(Compito assegnato)
Estrai da tutti i record qui sotto ogni riga di testo, riportandola senza alcuna modifica. Lascia fuori le immagini.

───── Record salvati ─────

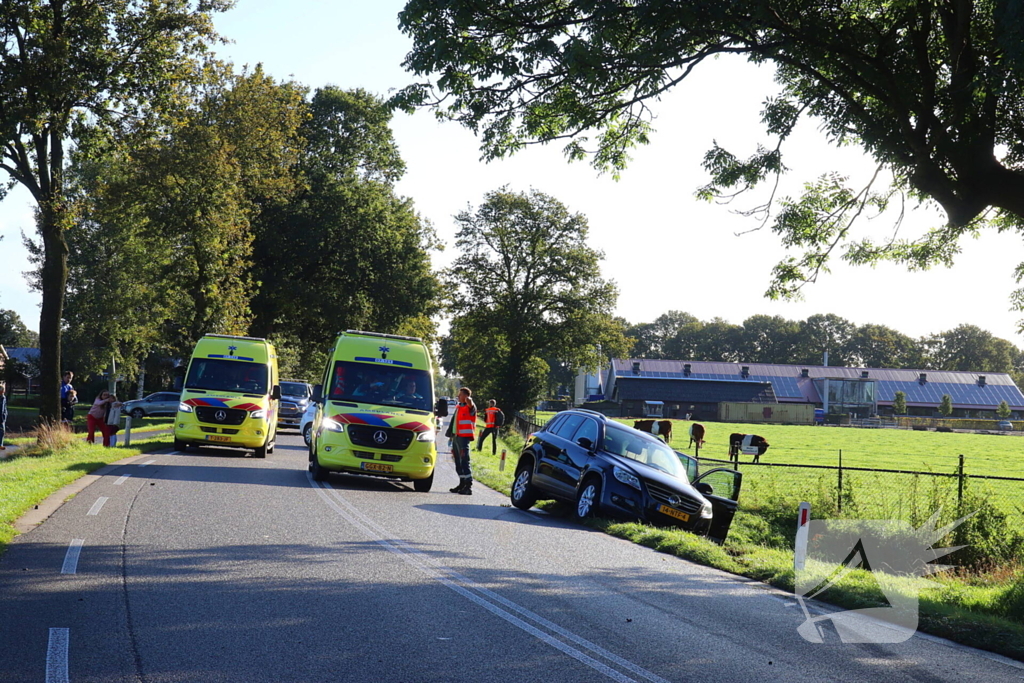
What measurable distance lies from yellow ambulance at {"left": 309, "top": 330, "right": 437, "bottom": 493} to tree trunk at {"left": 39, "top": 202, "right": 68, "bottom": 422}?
11.1m

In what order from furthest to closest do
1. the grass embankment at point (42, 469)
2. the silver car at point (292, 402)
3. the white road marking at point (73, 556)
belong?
the silver car at point (292, 402)
the grass embankment at point (42, 469)
the white road marking at point (73, 556)

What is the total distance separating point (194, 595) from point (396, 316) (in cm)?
4065

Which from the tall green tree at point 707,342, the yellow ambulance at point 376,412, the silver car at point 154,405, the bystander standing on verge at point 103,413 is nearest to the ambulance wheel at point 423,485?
the yellow ambulance at point 376,412

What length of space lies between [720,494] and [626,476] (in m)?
3.15

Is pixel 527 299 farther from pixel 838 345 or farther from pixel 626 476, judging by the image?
pixel 838 345

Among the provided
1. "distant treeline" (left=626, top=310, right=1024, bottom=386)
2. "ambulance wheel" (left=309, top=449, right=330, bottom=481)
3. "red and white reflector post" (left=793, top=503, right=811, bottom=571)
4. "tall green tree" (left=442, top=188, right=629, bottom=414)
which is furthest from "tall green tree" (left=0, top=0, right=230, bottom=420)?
"distant treeline" (left=626, top=310, right=1024, bottom=386)

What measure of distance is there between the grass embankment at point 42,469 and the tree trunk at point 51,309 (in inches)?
106

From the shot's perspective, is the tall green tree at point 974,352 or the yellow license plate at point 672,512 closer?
the yellow license plate at point 672,512

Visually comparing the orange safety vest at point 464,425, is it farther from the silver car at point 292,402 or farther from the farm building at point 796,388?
the farm building at point 796,388

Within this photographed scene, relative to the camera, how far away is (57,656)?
19.0 feet

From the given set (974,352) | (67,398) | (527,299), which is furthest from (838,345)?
(67,398)

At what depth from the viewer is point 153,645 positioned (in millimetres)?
6086

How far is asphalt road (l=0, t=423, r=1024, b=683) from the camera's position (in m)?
5.93

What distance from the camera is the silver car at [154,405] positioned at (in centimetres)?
4912
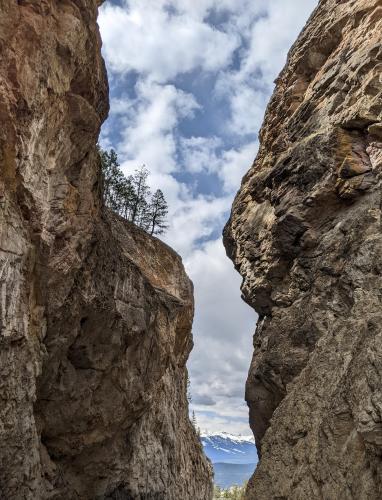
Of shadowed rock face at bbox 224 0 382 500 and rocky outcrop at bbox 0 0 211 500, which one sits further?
rocky outcrop at bbox 0 0 211 500

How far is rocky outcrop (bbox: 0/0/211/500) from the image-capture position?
46.5ft

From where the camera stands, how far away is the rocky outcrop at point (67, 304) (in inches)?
558

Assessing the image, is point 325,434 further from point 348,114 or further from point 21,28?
point 21,28

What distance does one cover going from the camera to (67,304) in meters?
18.2

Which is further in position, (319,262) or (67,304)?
(319,262)

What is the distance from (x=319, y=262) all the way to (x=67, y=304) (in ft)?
35.4

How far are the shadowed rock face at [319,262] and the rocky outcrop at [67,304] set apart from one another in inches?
274

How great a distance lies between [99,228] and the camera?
21359mm

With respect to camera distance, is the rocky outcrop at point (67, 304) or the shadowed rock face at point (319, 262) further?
the rocky outcrop at point (67, 304)

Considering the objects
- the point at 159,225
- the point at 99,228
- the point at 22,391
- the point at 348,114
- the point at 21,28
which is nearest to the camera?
the point at 22,391

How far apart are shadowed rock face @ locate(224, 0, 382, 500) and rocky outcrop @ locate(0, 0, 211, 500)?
22.8ft

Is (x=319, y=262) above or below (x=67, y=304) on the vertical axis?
above

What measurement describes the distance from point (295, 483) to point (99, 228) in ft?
45.6

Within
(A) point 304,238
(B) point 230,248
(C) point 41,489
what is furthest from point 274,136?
(C) point 41,489
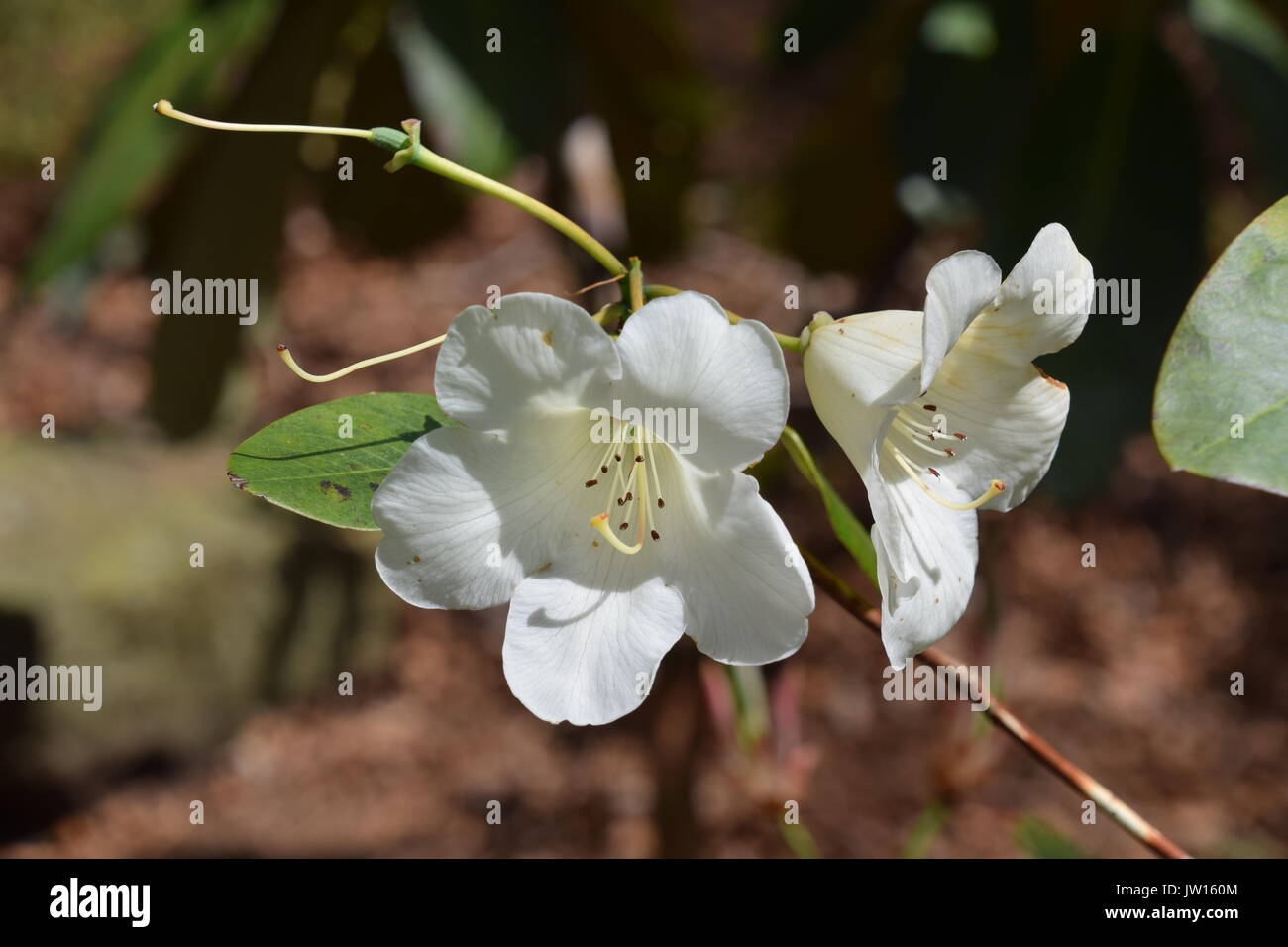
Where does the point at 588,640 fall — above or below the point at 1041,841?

─────

(Risposta al compito)
What measurable distance lies from yellow ambulance at {"left": 309, "top": 330, "right": 437, "bottom": 493} to tree trunk at {"left": 39, "top": 202, "right": 68, "bottom": 422}?
11.1m

In what order from furthest to closest do
1. the grass embankment at point (42, 469)
2. the silver car at point (292, 402)
3. the white road marking at point (73, 556)
belong?
the silver car at point (292, 402)
the grass embankment at point (42, 469)
the white road marking at point (73, 556)

What is the total distance separating point (194, 595) from point (396, 316) (in cm)?
4065

Which from the tall green tree at point 707,342, the yellow ambulance at point 376,412, the silver car at point 154,405, the bystander standing on verge at point 103,413 is nearest to the ambulance wheel at point 423,485?
the yellow ambulance at point 376,412

What length of space lies between [720,494] and [626,476] (in m)?
3.15

Is pixel 527 299 farther from pixel 838 345 or farther from pixel 626 476, judging by the image?
pixel 838 345

Among the provided
1. "distant treeline" (left=626, top=310, right=1024, bottom=386)
2. "ambulance wheel" (left=309, top=449, right=330, bottom=481)
3. "red and white reflector post" (left=793, top=503, right=811, bottom=571)
4. "tall green tree" (left=442, top=188, right=629, bottom=414)
which is furthest from "tall green tree" (left=0, top=0, right=230, bottom=420)?
"distant treeline" (left=626, top=310, right=1024, bottom=386)

What measure of distance is there between the grass embankment at point 42,469 and the tree trunk at point 51,309 (in inches)?
106

From the shot's perspective, is the tall green tree at point 974,352 or the yellow license plate at point 672,512 closer?
the yellow license plate at point 672,512

Visually comparing the orange safety vest at point 464,425, is it farther from the silver car at point 292,402 or farther from the farm building at point 796,388?
the farm building at point 796,388

Within this photographed scene, relative to the camera, how far away is (57,656)?
19.0 feet

From the given set (974,352) | (67,398) | (527,299), which is furthest from (838,345)?
(67,398)

At what depth from the viewer is point 153,645 positioned (in millimetres)?
6086

How far is asphalt road (l=0, t=423, r=1024, b=683) from the camera's position (in m)?
5.93

What distance from the camera is the silver car at [154,405] positioned at (in centimetres)?
4912
Of shadowed rock face at bbox 224 0 382 500 and rocky outcrop at bbox 0 0 211 500, which one sits further?
rocky outcrop at bbox 0 0 211 500

How far is rocky outcrop (bbox: 0/0/211/500) from the image-capture position?
46.5ft

From where the camera stands, how far away is the rocky outcrop at point (67, 304) (in inches)?
558

Assessing the image, is point 325,434 further from point 348,114 or further from point 21,28?
point 21,28

What distance does one cover going from the camera to (67,304) in meters?
18.2

Which is further in position, (319,262) or (67,304)?
(319,262)

What is the distance from (x=319, y=262) all the way to (x=67, y=304) (in ft)?
35.4

How far are the shadowed rock face at [319,262] and the rocky outcrop at [67,304] set apart from one another in inches?
274

How great a distance lies between [99,228] and the camera?
21359mm

With respect to camera distance, is the rocky outcrop at point (67, 304) or the shadowed rock face at point (319, 262) further?
the rocky outcrop at point (67, 304)

Considering the objects
- the point at 159,225
- the point at 99,228
- the point at 22,391
- the point at 348,114
- the point at 21,28
which is nearest to the camera?
the point at 22,391

How far apart are shadowed rock face @ locate(224, 0, 382, 500) and rocky outcrop @ locate(0, 0, 211, 500)?
22.8ft

Is (x=319, y=262) above or below (x=67, y=304) on the vertical axis?
above

What measurement describes the distance from point (295, 483) to point (99, 228) in ft?
45.6

Within
(A) point 304,238
(B) point 230,248
(C) point 41,489
what is furthest from point 274,136?
(C) point 41,489
Where does the point at 588,640 fall — above or below the point at 1041,841?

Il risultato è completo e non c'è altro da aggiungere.